**What you are asked to do**. Copy exactly the lines of the records below, and only those lines, beginning with the line that contains "Фильм Бегущий в" and ending with the line that contains "5個セット 厨房用品 鉄中華鍋 [ 60cm ] 料亭 旅館 和食器 飲食店 業務用".

**Exercise data**.
- Opening Delimiter -
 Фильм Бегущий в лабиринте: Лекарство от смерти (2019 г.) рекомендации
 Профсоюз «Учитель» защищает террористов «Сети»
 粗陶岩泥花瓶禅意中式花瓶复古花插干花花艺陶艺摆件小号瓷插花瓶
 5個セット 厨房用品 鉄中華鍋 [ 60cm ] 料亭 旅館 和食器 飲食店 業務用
- Closing Delimiter -
- Opening Delimiter -
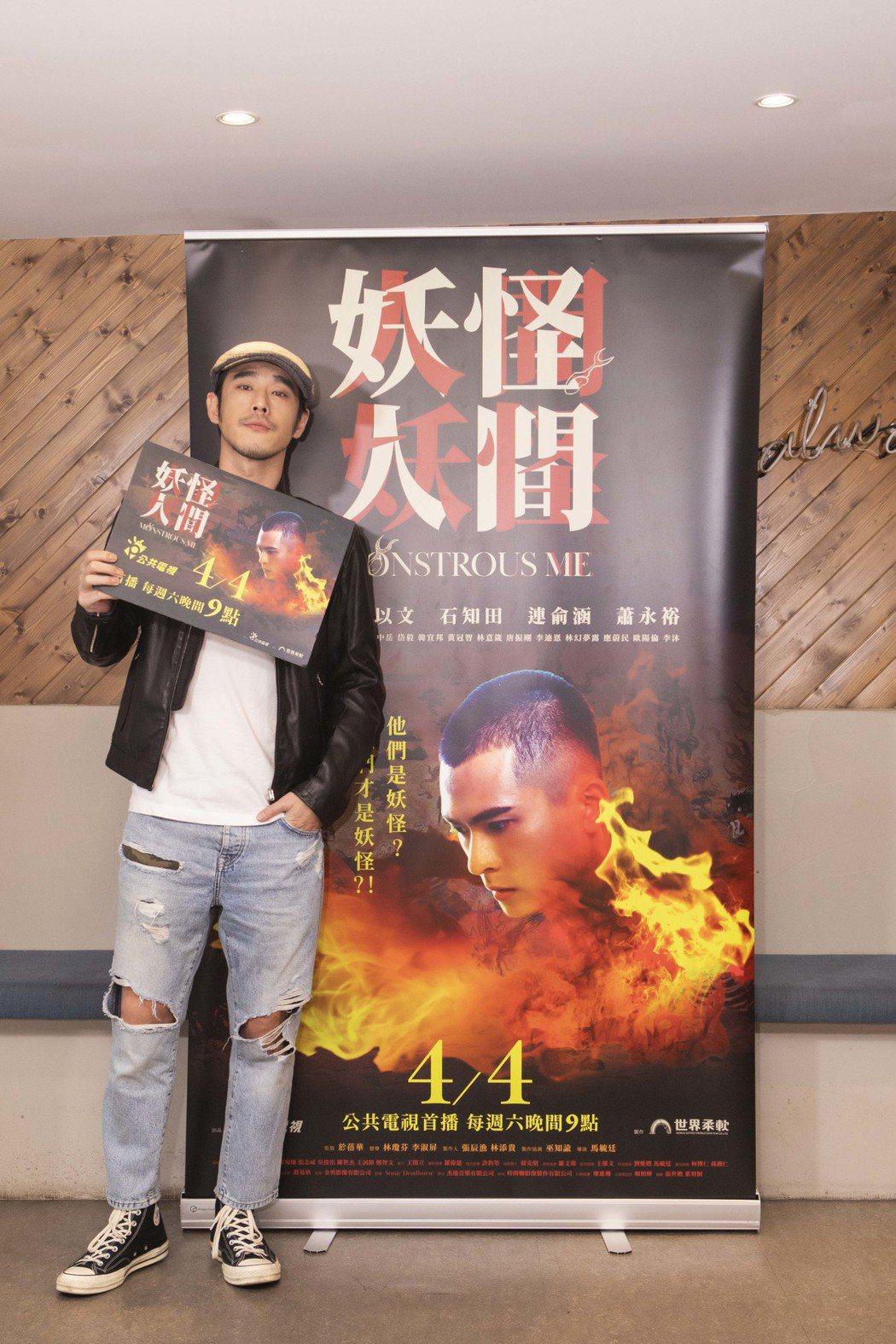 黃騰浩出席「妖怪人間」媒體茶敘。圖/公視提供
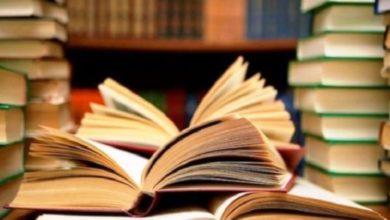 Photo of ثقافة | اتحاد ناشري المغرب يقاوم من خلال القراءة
- Closing Delimiter -
**Expected answer**.
 Фильм Бегущий в лабиринте: Лекарство от смерти (2019 г.) рекомендации
 Профсоюз «Учитель» защищает террористов «Сети»
 粗陶岩泥花瓶禅意中式花瓶复古花插干花花艺陶艺摆件小号瓷插花瓶
 5個セット 厨房用品 鉄中華鍋 [ 60cm ] 料亭 旅館 和食器 飲食店 業務用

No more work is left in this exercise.